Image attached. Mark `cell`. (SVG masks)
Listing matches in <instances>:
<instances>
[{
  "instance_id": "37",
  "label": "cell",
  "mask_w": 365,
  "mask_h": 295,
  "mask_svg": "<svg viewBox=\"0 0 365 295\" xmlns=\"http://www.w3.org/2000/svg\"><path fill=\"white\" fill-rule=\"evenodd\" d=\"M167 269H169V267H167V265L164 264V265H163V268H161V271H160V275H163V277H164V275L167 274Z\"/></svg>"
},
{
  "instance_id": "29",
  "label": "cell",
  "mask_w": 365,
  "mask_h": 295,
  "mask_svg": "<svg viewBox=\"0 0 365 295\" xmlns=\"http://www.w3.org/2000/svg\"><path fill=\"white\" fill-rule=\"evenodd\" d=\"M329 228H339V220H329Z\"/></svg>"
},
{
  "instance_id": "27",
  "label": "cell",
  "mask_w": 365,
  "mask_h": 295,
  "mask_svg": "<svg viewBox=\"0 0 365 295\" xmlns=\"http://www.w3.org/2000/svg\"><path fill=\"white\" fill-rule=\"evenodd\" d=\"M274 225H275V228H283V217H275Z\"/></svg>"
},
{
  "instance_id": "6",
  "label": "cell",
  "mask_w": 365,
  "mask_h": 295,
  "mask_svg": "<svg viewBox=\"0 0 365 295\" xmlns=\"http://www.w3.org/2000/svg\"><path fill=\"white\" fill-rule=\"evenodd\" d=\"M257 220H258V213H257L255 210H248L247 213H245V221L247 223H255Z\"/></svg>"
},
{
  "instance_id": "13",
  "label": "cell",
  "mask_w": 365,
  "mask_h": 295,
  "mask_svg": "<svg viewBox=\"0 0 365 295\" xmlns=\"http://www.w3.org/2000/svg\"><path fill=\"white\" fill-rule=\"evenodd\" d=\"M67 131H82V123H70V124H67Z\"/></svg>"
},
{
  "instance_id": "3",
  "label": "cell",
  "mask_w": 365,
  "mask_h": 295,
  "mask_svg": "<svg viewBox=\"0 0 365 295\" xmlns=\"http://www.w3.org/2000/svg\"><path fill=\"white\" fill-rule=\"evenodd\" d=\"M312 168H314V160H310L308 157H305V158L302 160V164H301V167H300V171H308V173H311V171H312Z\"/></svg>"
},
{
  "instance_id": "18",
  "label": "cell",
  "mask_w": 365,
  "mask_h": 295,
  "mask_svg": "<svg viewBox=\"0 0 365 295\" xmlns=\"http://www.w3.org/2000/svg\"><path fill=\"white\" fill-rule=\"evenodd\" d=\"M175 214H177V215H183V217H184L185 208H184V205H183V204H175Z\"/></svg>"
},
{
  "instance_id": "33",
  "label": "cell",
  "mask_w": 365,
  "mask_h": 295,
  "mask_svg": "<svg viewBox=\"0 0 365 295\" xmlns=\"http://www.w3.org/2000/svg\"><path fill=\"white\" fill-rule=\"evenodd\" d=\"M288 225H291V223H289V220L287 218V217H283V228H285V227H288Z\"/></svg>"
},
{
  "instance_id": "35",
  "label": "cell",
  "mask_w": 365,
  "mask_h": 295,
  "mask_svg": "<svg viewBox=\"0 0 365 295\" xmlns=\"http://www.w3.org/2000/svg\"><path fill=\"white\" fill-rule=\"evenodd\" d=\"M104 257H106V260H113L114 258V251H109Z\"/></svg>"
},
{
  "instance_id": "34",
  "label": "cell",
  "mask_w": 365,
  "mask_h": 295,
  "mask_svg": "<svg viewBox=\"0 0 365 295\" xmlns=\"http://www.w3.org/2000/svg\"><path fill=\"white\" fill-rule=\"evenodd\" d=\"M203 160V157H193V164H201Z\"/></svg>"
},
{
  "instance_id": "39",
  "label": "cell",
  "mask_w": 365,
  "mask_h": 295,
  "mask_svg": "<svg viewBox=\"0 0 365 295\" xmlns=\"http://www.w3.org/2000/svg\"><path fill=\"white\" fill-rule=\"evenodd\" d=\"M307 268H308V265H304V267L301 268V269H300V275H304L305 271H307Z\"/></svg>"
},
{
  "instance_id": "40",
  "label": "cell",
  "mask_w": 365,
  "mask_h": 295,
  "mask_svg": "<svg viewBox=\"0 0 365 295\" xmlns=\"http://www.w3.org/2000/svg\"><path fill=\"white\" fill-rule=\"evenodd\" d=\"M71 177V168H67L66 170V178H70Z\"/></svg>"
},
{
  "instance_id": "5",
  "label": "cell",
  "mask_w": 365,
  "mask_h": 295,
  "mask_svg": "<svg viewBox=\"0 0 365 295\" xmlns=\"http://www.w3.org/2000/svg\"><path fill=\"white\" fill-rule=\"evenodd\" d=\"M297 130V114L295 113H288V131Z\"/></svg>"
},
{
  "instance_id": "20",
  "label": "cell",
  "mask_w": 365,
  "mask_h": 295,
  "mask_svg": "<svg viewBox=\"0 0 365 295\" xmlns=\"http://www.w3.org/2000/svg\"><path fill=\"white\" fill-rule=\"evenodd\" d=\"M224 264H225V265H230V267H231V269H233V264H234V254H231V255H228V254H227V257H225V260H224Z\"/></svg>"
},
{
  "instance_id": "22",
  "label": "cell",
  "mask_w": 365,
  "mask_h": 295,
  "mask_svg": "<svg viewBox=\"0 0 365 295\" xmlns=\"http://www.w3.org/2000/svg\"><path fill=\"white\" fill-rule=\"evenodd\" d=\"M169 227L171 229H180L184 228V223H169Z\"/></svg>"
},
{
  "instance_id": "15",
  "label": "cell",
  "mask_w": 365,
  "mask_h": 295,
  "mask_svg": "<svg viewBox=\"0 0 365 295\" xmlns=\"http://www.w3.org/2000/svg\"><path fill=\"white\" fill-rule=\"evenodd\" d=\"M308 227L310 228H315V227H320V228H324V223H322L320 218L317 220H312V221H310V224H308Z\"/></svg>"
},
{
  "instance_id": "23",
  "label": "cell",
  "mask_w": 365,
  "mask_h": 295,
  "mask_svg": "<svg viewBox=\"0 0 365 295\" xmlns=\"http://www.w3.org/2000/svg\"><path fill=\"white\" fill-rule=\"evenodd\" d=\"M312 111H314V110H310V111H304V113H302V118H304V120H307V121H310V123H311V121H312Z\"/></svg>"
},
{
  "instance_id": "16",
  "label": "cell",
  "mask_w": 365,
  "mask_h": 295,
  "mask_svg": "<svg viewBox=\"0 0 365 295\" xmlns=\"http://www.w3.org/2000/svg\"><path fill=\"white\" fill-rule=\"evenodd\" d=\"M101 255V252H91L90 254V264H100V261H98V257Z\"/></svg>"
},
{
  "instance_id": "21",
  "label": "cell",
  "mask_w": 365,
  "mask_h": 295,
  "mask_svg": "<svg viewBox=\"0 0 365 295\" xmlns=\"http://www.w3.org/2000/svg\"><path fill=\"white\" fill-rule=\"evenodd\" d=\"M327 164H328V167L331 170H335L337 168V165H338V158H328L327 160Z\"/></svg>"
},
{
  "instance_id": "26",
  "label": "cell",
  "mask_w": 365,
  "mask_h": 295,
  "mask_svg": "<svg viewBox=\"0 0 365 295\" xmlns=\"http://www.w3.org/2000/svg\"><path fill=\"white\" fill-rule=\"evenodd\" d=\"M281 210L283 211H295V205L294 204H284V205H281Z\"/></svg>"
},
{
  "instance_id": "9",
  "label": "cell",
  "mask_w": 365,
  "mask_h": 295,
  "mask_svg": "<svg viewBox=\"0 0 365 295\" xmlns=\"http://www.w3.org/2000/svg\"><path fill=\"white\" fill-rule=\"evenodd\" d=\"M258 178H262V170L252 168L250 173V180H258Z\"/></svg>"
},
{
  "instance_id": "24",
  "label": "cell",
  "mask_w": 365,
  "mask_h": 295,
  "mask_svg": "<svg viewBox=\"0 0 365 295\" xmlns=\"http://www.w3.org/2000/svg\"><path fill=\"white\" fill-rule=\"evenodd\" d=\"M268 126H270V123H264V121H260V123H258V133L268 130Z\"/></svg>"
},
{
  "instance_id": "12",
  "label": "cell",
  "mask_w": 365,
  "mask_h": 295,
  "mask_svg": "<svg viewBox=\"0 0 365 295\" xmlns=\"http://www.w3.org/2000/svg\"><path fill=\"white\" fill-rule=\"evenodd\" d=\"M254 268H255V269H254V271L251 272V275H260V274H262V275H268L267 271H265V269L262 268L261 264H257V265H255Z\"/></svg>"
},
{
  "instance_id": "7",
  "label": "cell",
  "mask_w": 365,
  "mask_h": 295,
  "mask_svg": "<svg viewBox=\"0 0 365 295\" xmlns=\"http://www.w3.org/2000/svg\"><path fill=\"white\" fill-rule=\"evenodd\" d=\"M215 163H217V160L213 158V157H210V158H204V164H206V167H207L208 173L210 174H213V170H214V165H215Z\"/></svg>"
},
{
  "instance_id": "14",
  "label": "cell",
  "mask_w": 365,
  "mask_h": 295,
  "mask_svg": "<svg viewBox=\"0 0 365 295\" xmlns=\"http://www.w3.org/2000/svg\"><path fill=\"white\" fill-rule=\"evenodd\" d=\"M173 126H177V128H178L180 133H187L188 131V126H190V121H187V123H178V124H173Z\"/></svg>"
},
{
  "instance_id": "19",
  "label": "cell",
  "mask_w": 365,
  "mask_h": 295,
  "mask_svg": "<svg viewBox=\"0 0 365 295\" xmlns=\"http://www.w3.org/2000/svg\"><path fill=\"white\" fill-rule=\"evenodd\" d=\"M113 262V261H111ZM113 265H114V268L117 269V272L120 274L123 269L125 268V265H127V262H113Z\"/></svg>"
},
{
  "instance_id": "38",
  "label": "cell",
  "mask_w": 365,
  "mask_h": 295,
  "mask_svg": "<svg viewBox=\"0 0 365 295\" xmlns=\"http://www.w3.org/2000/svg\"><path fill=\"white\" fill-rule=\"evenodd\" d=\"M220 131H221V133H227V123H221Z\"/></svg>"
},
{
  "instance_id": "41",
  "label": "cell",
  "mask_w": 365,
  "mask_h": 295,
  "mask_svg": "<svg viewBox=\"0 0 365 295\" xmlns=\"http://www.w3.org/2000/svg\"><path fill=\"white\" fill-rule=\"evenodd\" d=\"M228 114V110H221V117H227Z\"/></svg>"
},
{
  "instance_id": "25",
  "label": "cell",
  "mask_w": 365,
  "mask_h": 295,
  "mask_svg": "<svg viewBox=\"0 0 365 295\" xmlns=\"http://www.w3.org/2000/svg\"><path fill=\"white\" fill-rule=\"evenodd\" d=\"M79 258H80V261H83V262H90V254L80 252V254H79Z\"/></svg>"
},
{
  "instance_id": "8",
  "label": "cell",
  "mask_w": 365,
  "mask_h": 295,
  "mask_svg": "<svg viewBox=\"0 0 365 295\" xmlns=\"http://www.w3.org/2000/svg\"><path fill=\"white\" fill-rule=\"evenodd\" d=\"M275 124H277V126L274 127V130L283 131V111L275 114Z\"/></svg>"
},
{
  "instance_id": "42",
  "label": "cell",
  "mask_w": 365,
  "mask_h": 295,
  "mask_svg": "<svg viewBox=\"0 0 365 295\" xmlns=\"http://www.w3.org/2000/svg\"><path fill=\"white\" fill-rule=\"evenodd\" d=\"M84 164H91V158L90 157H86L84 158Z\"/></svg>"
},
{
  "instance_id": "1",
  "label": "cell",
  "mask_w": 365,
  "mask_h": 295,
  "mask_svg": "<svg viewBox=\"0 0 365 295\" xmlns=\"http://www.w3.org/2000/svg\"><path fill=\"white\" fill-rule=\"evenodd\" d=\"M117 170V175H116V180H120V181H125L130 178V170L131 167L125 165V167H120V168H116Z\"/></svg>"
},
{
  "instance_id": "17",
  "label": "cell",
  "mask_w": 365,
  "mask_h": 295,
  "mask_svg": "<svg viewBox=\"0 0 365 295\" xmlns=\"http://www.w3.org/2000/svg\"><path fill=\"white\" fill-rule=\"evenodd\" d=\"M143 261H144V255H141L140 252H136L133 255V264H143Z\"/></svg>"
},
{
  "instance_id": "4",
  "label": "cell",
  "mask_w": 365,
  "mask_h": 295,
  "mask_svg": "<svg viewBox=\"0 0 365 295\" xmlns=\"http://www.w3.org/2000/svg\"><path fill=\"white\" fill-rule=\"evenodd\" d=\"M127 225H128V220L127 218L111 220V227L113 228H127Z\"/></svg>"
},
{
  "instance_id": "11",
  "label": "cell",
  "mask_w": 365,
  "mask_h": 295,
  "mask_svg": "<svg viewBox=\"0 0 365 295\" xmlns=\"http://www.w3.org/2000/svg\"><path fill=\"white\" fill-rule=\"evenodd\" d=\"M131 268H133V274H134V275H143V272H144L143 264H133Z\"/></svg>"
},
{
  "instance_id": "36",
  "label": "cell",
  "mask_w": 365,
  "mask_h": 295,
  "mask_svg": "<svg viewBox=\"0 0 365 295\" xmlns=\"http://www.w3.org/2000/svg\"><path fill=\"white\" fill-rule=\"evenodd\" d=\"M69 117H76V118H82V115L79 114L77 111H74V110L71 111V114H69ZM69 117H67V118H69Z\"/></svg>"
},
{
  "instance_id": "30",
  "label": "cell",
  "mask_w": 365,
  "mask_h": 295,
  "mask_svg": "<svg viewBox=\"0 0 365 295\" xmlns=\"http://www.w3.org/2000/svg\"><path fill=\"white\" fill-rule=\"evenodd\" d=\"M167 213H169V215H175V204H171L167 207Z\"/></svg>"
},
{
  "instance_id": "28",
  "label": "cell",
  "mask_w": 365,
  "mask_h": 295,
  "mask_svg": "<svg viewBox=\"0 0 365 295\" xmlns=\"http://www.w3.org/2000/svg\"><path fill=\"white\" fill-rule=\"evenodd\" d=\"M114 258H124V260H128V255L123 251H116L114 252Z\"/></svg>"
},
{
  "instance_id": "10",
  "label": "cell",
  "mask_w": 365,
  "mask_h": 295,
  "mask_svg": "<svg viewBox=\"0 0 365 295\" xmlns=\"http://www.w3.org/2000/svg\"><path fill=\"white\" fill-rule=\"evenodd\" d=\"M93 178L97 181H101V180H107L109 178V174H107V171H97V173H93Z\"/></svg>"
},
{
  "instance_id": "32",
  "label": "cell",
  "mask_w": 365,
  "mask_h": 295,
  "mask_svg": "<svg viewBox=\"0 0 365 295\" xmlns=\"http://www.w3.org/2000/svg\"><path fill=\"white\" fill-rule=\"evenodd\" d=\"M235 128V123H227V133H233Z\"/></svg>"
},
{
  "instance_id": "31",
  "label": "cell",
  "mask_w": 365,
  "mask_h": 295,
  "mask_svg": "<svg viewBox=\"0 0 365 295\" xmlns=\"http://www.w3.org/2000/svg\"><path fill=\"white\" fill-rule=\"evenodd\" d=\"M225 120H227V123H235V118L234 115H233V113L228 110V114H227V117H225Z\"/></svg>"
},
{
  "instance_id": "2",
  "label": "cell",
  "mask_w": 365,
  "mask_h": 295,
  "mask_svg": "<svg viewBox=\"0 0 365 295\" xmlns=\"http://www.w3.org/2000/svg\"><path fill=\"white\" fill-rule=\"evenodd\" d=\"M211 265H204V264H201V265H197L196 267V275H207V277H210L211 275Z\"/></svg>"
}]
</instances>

──────────────────────────────

• [REQUEST] Count the lines in the rows above that contain the string "instances", treating case as significant. Give only the number.

• [RESPONSE TO THE EXERCISE] 3